While the concept of virtual reality has been around for several decades, 2016 will finally be the year that consumers will be able to get their hands on powerful VR headsets like the Oculus Rift, HTC Vive, and Sony Playstation VR. These new models will offer incredibly immersive experiences, but the cost may be a significant barrier to entry for many. The devices aren’t cheap, and they require a powerful computer to run.
Enter the smartphone-powered VR headsets: Google Cardboard, the Samsung Gear VR, and the like. What they may lack in quality – positional tracking, refresh rate, field of view and richer visual images – is made up for in price and portability. Their affordability allows VR to be experienced by the masses. Google is rumored to be launching a successor to Cardboard later this year with improved materials and sensors.
While mainstream access to VR headsets is important for widespread adoption, quality content to view on the devices is just as critical. New cameras and other equipment necessary for capturing engaging VR content are also entering the market in 2016 for both professionals and consumers. As the headsets and content become increasingly available and affordable, virtual reality will really start to take off.
2016 is just the beginning.
Investment in virtual reality at CES
Is virtual reality just for the video game industry? The annual Consumer Electronics Show in Las Vegas dedicated an entire hall to virtual and augmented reality, with over 40 exhibitors showcasing their technology – a 77% increase from 2015! There were a wide range of VR experiences being showcased. For example, in Lowe’s Holoroom booth, you could remodel your kitchen on a tablet and then immerse yourself into your finished room wearing an Oculus headset. In VirZoom’s booth, you could hop on a stationary bicycle with your VR headset and enjoy a great workout without even realizing you’re exercising. In your view, you’re powering a horse in a race, a tank in battle, or a fire-breathing dragon through the mountains.
This goes to show that virtual reality has the potential to disrupt so many industries beyond just gaming. Retail, education, real estate, news and travel industries will all benefit from the ability to immerse people in new environments. Things really get interesting when you consider how VR will impact professionals in the legal and finance spaces, and the ways in which they will be able to perceive and manipulate data and information.
The Thomson Reuters perspective
Virtual reality is a great opportunity for Thomson Reuters to showcase our data intelligence, technology and human expertise in a whole new way.
Our first foray into VR combines original Reuters photography with one-minute thought leadership pieces from our experts. When users put on VR headsets, they can select from six different experiences. They can view inside and all around the Amazon distribution center while learning about supply chain risk from Shaun Sibley, or see a woman working in the Ford factory and listen to Monique Villa detail the global economic impact of gender inequality in the workplace.

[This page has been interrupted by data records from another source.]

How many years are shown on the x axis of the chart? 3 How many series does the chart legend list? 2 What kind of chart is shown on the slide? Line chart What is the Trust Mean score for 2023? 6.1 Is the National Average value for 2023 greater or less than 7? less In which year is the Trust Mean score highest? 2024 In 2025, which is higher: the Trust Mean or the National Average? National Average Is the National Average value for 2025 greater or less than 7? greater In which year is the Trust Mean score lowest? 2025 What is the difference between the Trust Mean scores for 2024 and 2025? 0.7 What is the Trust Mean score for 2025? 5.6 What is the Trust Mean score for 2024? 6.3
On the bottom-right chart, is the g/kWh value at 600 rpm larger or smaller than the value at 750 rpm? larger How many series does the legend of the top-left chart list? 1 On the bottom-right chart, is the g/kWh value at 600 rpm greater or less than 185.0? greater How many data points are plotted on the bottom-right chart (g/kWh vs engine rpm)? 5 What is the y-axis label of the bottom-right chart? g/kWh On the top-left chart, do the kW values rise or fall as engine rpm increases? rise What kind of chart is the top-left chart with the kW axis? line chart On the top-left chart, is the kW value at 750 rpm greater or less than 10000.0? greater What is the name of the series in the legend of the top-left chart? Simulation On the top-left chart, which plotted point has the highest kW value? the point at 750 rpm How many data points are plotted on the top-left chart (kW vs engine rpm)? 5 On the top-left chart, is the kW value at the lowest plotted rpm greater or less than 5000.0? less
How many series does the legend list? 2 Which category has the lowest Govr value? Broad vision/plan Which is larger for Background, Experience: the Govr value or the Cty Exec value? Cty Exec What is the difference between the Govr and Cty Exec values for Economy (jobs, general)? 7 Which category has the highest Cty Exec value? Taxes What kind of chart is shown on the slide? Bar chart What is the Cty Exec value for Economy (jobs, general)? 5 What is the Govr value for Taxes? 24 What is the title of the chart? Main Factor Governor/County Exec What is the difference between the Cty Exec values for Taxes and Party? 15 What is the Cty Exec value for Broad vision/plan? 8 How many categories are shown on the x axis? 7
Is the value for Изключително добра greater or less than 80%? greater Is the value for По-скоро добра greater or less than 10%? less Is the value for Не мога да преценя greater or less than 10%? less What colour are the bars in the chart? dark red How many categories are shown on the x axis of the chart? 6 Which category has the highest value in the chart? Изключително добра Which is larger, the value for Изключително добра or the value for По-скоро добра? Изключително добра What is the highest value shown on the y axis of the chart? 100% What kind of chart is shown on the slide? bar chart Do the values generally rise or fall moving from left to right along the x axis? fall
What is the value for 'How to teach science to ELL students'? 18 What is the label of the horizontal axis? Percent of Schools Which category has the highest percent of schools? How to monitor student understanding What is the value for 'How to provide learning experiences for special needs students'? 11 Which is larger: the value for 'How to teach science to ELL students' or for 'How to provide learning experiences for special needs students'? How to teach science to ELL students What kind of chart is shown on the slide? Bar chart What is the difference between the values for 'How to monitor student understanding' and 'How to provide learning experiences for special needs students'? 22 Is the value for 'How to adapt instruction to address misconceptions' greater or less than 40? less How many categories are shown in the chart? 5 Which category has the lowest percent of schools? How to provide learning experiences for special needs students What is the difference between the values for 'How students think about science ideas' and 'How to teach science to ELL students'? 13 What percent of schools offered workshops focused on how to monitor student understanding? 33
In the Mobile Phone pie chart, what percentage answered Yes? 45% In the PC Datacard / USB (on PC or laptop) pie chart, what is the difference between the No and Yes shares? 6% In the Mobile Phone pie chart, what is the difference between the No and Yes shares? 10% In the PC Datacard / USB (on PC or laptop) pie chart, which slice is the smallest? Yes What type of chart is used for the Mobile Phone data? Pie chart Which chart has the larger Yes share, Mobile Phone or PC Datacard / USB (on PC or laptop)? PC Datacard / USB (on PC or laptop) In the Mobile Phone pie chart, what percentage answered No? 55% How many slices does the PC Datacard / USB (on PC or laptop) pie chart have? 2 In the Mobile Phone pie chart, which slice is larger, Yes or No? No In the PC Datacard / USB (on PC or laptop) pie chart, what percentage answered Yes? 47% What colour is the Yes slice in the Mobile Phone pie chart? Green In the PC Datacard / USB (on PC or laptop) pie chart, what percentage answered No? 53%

We are continuing to explore VR capabilities through 2016, particularly with Reuters content.
Virtual Reality at Davos
Every year, some of our executives and a team of Reuters journalists go to Switzerland for the World Economic Forum’s Annual Meeting at Davos. Given the high-profile audience at Davos and our notable presence at the event, we decided to pilot our VR experience inside our “headquarters” next to the main conference center in town.
We stationed five Samsung Gear VR headsets for guests of the Davos Today show, their teams, and other visitors to try out. In addition, we had the VR experience available at Monique Villa’s exclusive breakfast event focused on cultivating female leaders.
We had around 50 people in total try it from companies like EY and JP Morgan, nonprofits like the International Red Cross, and of course our own Reuters journalists.